Look what an accusation that makes of the Pope! The Pope is accused here in the Treatise of "trying to satisfy the heretical minds of liberals and apostates who refuse to accept Church dogma." As there were no such "heretical minds of liberals and apostates" in the room there, why try to "satisfy" them? By all valid evidences, the pope consistently gave such no quarter, and this statement too absolutely cannot be regarded as giving such any quarter either. He is simply stating the doctrine as it has always been and always shall be, and with extraordinary precision and clarity.
And then the Treatise again refers to the papal quote as "this fallible statement from Pope Pius IX." This language only gets all the harsher with Pope Pius XII, of whom he writes, "there is no doubt that Pius XII's statement in the above passage ... is still pathetically weak, and opens the door for liberal heretics to claim that he endorsed the heresy that non-Catholics can be saved by their unknowing desire for the Catholic faith. Its weakness displays the mindset of a man who allowed heresy against the dogma Outside the Church There is No Salvation to run rampant in the seminaries, theology texts and Catechisms during his reign,"
"What he allowed to happen was a crime so momentous that it cannot be measured. What he allowed to happen would turn out to be an incalculable scandal to the faithful and an impediment to the salvation of millions of souls in his day, and for a generation to come." It only seems "weakly worded" to the author of the Treatise for the simple reason that the Pope is not saying what the author would like him to say.
3) The claim is made that this pope nevertheless affirmed the traditional Catholic teaching. Well of course he is! And neither is there the least discrepancy between the authentic and traditional teaching and the papal quotes given above. For example, in one case the Pope, quoting Scripture, states that there is one baptism, and this is taken in the Treatise to be a repudiation of the three legitimate modes that one baptism can take, as though there were "three baptisms." But as there never was any claim to there being "three baptisms," only one Baptism which occurs in water as the Sacrament, or in exceptional cases of premature death, in blood or desire. The Pope then did mandate that it would be unlawful to speculate any further on what possibilities (beyond those known to the Church in his day) there might be for God to show mercy towards any others. And Pope Pius XII did go on to mention that only those who are water-baptized are to be numbered among those of the Church Militant, that Baptism (in whatever form - no need to specify that all forms are implied here since Baptism in general is mentioned, not specifically only as the Sacrament, or with water) is a distinctive mark that sets apart the Christian from the non-Christian, and finally that there would be those who reduce the necessity of belonging to the true Church to a nullity and that those who do so are in the wrong.

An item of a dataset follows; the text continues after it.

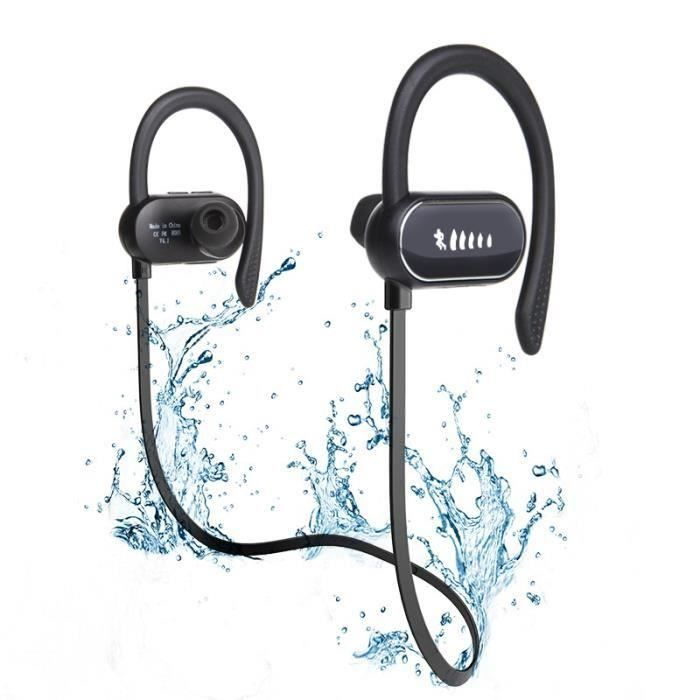 Écouteur Bluetooth Sans Fil Oreillette Étanche Ipx7 Sport Avec Crochet Casque Intra-auriculaires Microphone Intégré Écouteurs (noir)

With the case of Pope Pius XII, a brief reference is made to Msgr. Joseph Clifford Fenton who wrote about these Papal encyclicals in his book, The Catholic Church and Salvation. With regards to Pope Pius XII's statement about the necessary obligation to withdraw oneself from a condition in "which they cannot be sure of their salvation," i. e. a condition of having not as yet been joined to the Church, the only recourse available to the author of the Treatise is to fault the translation. But the alternate translation provided changes precisely nothing. For the supposed faultiness of the translation however, he turns to Msgr. Joseph Clifford Fenton, the same whom he denounced as a heretic (and does so here too quite gratuitously):
Msgr. Joseph Clifford Fenton, The Catholic Church and Salvation, 1958, p. 88: "Many of the published translations of the Mystici Corporis Christi employ the expression 'in which they cannot be sure of their salvation' in rendering this clause into English. This terminology is both inexact and seriously misleading."
Since the revised translation provided in the Treatise changes nothing as to the meaning, it is unclear what this is meant to buy. Perhaps he hopes to confuse the issue, making it unclear whether they merely "cannot be sure of their salvation" or "can be sure of their damnation." But what mistranslation is Msgr. Fenton actually referring to? A more extensive extract from where that quote comes from would clarify it considerably:
Msgr. Joseph Clifford Fenton, The Catholic Church and Salvation, 1958, p. 88: "The encyclical speaks of non-members of the Church who have a true and sincere, though merely implicit, desire of entering it as being in a situation 'in which they cannot be secure about their eternal salvation (in quo de sempiterna cuiusque salute securi esse non possunt)." Many of the published translations of the Mystici Corporis Christi employ the expression 'in which they cannot be sure of their salvation' in rendering this clause into English. This terminology is both inexact and seriously misleading. In our language "sure" is one of the synonyms of the word "certain." The Holy Father quite definitely did not mean to imply, in denying that people who are within the Church only by way of an explicit desire or intention are "securi" about their own salvation, that members of the true Church may be certain that they are predestined by God to the glory of heaven."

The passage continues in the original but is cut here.